Nos Ianomâmis, o caso tem outras vertentes de gravidade. Suspeita-se de genocídio do governo anterior, estimulador do garimpo ilegal e nada afeito às comunidades indígenas. Ainda assim, o descaso com esses povos é histórico. As soluções pulam de emergência em emergência – e estamos enfrentando mais uma – sem que o país consiga desenhar políticas um pouco mais duradouras.
Até para tentar minimizar a miséria, o improviso impera. A proposta de auxílio emergencial do governo Bolsonaro durante a Covid-19 era de R$ 200. Acabou em R$ 600 por pressão do Congresso, valor estipulado também para o finado Auxílio Brasil. Lula recuperou o Bolsa Família, trazendo de volta as bem-vindas contrapartidas como a exigência de vacinação das crianças. Sabe-se lá a partir de qual conta ou parâmetro, os R$ 600 foram mantidos, com acréscimo de R$ 150 para filhos de zero a seis anos e de R$ 50 para filhos de 7 a 18 anos.
Que o Bolsa Família é necessário ninguém discute. A questão de fundo é outra: o benefício foi definido pela emergência eleitoral e não a partir de critérios técnicos que dêem embasamento à quantia paga. Está, portanto, sujeito aos humores do governo da vez.

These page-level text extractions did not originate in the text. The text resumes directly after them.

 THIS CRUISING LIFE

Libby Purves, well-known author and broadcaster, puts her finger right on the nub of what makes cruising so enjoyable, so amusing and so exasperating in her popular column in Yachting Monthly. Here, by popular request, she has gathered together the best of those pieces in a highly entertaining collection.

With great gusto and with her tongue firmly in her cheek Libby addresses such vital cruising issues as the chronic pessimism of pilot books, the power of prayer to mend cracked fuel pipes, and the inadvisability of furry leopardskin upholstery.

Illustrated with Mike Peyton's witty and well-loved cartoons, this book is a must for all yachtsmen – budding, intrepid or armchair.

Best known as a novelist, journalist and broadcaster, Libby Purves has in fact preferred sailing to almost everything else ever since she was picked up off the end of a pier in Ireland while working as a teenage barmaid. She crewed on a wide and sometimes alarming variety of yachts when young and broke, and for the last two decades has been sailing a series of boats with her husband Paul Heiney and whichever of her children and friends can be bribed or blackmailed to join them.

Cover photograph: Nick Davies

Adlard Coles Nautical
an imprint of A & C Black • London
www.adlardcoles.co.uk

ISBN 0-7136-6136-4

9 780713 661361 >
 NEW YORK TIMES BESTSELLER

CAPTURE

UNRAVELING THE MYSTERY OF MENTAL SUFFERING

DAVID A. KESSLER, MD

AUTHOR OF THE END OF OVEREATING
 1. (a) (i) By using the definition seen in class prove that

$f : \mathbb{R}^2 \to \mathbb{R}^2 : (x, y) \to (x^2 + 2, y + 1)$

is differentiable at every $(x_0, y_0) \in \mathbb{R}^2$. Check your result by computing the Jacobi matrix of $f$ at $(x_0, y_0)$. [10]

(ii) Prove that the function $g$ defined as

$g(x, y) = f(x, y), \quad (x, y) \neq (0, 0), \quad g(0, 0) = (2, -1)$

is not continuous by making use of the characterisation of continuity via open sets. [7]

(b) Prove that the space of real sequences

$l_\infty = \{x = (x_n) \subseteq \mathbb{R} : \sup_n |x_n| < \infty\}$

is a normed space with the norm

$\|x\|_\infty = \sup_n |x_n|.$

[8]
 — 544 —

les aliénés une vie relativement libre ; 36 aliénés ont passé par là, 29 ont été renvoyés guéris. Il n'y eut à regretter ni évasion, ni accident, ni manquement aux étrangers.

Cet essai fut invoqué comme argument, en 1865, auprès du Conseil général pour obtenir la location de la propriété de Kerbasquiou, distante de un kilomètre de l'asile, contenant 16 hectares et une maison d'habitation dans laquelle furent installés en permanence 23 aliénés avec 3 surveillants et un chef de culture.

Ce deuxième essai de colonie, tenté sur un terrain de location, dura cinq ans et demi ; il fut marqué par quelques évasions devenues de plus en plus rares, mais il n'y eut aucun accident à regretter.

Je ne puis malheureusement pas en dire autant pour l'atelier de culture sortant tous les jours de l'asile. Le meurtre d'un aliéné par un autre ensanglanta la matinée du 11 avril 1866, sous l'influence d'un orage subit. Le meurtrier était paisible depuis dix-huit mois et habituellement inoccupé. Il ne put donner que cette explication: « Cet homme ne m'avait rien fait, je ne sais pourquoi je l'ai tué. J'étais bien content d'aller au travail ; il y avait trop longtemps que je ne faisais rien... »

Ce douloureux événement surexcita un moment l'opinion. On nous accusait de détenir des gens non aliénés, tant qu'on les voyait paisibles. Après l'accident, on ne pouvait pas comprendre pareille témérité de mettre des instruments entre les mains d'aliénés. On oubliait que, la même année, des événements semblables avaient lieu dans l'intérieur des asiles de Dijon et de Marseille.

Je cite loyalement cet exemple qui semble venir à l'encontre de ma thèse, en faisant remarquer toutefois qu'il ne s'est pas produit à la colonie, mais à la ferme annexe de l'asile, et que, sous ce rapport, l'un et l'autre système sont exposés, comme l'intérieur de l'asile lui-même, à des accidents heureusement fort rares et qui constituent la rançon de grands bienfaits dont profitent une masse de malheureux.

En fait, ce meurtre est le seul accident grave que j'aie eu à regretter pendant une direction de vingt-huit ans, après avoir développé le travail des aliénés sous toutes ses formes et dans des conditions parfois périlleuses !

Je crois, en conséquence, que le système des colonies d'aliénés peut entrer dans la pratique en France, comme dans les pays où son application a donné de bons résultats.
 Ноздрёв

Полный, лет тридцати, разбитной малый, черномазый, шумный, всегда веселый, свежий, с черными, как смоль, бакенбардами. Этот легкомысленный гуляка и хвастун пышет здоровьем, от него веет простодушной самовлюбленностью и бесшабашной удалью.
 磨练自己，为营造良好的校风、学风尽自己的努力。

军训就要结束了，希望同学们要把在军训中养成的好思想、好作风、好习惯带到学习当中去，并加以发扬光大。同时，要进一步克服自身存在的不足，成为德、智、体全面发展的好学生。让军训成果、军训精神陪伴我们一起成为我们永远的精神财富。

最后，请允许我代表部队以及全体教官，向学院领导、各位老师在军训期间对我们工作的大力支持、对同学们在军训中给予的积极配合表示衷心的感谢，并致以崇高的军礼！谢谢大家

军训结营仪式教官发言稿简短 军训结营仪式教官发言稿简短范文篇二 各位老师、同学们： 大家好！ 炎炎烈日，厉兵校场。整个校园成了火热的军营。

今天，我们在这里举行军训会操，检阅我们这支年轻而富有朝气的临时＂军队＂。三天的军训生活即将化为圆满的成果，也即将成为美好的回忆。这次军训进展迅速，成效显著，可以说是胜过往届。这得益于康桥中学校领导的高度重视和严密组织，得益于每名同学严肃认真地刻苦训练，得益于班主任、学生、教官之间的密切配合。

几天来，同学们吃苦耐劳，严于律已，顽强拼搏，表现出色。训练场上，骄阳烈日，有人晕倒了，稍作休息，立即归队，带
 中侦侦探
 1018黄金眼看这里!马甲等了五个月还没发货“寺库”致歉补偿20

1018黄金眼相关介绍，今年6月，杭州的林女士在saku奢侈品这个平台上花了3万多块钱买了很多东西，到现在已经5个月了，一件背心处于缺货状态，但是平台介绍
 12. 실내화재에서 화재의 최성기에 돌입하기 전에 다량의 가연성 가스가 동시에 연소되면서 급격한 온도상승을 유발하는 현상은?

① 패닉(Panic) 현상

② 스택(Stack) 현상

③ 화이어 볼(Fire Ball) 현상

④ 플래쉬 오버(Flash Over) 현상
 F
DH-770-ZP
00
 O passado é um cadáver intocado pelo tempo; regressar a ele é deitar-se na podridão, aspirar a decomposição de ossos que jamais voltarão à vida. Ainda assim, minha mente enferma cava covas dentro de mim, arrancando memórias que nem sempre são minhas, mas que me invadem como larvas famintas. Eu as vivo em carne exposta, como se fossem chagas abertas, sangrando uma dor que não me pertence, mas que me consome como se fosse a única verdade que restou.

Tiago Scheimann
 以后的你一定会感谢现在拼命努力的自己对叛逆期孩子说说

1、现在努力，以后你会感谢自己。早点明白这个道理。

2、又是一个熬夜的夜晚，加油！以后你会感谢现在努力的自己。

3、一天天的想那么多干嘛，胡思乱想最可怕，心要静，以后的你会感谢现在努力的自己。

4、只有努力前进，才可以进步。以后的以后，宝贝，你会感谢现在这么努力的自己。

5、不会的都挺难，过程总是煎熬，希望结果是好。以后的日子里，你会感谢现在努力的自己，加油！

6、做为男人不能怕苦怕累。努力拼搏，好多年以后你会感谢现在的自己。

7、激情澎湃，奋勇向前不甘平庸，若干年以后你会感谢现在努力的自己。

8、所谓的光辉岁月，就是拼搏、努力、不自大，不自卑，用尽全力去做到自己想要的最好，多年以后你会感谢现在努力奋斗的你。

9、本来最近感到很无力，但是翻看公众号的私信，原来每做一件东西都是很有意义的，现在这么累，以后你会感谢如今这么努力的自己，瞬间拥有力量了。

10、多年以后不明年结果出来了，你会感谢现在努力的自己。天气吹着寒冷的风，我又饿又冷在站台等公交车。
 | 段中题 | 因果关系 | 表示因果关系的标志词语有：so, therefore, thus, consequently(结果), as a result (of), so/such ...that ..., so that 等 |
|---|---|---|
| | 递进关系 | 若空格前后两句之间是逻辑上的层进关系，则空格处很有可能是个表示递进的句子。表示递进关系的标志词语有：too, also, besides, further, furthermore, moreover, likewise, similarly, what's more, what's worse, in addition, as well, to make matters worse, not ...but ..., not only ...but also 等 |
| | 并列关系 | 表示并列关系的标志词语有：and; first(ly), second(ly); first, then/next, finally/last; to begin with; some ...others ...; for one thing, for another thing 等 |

De urgência em urgência o Brasil gasta muito e entrega pouquíssimo. Novas enchentes virão sem que as encostas que caem sobre casebres tenham sido contidas e esvaziadas, sem que habitações mais seguras e dignas tenham sido construídas. Novas rebeliões em presídios, novos horrores entre as comunidades indígenas, novos ataques mortais em escolas – emergencialmente socorridas com R$ 150 milhões e a criação de um grupo de trabalho interministerial.
Deve-se aplaudir a rápida ação do governo Lula diante de calamidades e urgências. Mas é inadmissível – e cruel – transformar emergência em política pública. O país não pode continuar a ser condenado às leis do improviso.